“20 Times More Likely”: What This Statistic Asks of Us in Perinatal Care
- clarecox1981
- 1 day ago
- 4 min read
“Gypsy and Traveller people are 20 times more likely to experience the loss of a child.”(Primary Care NHS Wales, 2025)
It’s the kind of statistic that should make us stop and take it in fully, because this is not a small disparity or a marginal difference that can be explained away by chance or individual circumstance. It points to something far deeper, something structural, relational, and embedded within the way care is offered, received, and experienced across maternity systems.
And it brings us to a question that is not always comfortable to sit with:
What is happening, within our systems and within our everyday interactions, that allows this gap to exist?
Beyond the numbers
Statistics can create a kind of distance, allowing something profoundly human to feel abstract or removed. But behind this number are families, mothers, and babies, and stories that are too often unheard, misunderstood, or reduced to data points.
For many Gypsy and Traveller communities, engagement with services is shaped by generations of mistrust, repeated experiences of discrimination, and a deep sense of not always being safe within institutional spaces. That context does not disappear when someone walks into an appointment. It is carried in with them, shaping how care is received, how communication is interpreted, and how safe it feels to engage at all.
Duty of care means everyone
In perinatal work, duty of care is something we all recognise as central to our role, but it extends far beyond clinical competence or adherence to guidelines. It asks us to consider not only what care is offered, but how that care is experienced by the woman in front of us.
Because when a woman does not feel seen, safe, understood, or able to engage fully, the care itself can struggle to land in a way that protects outcomes. And it is within that space that disparities begin to widen, often without being immediately visible.
Where gaps form
These gaps are rarely the result of one single moment or decision. Instead, they are shaped over time through interactions that do not quite connect in the way they need to.
A conversation that feels rushed, an assumption that goes unchecked, a moment where a woman does not feel able to ask a question, or a decision that is agreed to without being fully understood may seem small in isolation. Yet collectively, these experiences shape trust, and trust plays a significant role in whether care is accessed, followed, and experienced as safe.
This is not about blame
It would be easy to respond to a statistic like this with defensiveness or a sense of overwhelm, particularly for professionals who are already working within stretched systems and under significant pressure.
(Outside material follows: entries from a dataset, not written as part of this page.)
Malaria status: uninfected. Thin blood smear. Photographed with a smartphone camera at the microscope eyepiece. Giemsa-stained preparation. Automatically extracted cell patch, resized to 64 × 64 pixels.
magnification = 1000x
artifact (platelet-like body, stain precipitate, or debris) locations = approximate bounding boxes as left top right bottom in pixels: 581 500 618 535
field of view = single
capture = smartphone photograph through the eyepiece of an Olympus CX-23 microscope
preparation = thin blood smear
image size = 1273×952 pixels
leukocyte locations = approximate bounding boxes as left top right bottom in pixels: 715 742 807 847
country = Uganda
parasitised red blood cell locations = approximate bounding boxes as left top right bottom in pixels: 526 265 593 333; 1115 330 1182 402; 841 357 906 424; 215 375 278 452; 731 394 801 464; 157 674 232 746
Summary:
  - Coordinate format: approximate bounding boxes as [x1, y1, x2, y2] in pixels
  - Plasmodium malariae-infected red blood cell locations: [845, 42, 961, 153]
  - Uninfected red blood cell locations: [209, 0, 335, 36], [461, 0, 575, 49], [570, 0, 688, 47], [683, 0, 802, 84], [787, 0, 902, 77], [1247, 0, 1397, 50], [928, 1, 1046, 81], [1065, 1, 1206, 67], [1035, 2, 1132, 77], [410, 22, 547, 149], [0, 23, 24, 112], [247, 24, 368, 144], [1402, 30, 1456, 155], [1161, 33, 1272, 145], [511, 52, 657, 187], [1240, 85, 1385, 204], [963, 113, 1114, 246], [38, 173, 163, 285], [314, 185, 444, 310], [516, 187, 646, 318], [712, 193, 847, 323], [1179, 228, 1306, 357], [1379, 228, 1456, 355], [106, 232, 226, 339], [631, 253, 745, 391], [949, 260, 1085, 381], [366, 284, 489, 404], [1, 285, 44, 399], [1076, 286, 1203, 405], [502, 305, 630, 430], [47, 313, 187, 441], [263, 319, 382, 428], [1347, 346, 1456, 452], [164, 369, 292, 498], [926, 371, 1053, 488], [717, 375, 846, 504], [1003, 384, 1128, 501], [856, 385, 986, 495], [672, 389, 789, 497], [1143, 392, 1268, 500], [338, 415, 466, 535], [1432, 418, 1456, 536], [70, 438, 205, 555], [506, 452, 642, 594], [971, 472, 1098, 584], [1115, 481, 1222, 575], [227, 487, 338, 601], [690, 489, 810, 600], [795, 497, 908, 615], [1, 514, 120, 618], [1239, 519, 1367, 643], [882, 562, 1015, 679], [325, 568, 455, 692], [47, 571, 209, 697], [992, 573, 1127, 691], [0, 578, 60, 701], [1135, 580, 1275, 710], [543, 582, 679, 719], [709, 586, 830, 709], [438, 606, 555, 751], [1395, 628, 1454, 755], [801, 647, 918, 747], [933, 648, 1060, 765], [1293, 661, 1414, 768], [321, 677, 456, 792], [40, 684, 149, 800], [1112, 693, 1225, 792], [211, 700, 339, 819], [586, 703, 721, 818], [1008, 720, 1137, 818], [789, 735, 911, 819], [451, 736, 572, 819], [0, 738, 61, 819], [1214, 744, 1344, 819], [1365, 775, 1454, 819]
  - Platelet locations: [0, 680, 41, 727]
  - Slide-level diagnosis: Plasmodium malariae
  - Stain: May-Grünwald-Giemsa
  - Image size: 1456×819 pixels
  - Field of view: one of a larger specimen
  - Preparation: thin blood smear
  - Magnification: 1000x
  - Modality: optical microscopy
But this is not about individual fault. The intention to provide good care is already there.
What this asks of us is something different. It asks for awareness, for reflection, and for a willingness to look beyond what is being delivered on paper to how that care is actually experienced in practice.
Because intention alone is not enough to close gaps. It is the ability to see those gaps clearly that begins to shift them.
What this asks of us
This calls for a wider lens, one that moves beyond the idea that equal care means identical care, and instead recognises that equity requires responsiveness to difference.
It asks us to notice where standard approaches may not meet the needs of every community, and to consider the role that culture, history, communication, and trust play in shaping outcomes.
Most importantly, it asks us to take responsibility for how these factors show up in our own practice, not perfectly, but consciously and with a willingness to keep learning.
Sitting with the discomfort
There can be a strong pull in healthcare to move quickly towards solutions, to ask what needs to change or what should be done differently.
But there is value in pausing before that, and in allowing space for the discomfort of the question itself.
Why does this gap exist?What might I not be seeing?Where might my practice, however unintentionally, be part of a system that does not feel safe for everyone?
These are not easy questions to hold, but they are necessary ones if anything is to shift in a meaningful way.
If this has made you pause
If this statistic has stayed with you, or stirred something that feels difficult to name, that matters, because this is where change begins.
Not only in policy or large-scale reform, but in awareness, reflection, and the quieter shifts that take place within everyday interactions and decision-making.
There is a deeper layer to this work, one that looks closely at cultural humility, communication, trust, and how care is truly experienced by the families we support.
That is the focus of my Cultural Humility workshop for perinatal professionals, where there is space to explore these dynamics more fully and consider how care can shift in ways that genuinely build trust across communities.
Before you go
When you reflect on your own practice, where does care feel inclusive and effective across different communities, and where might there be gaps that have not yet been fully explored?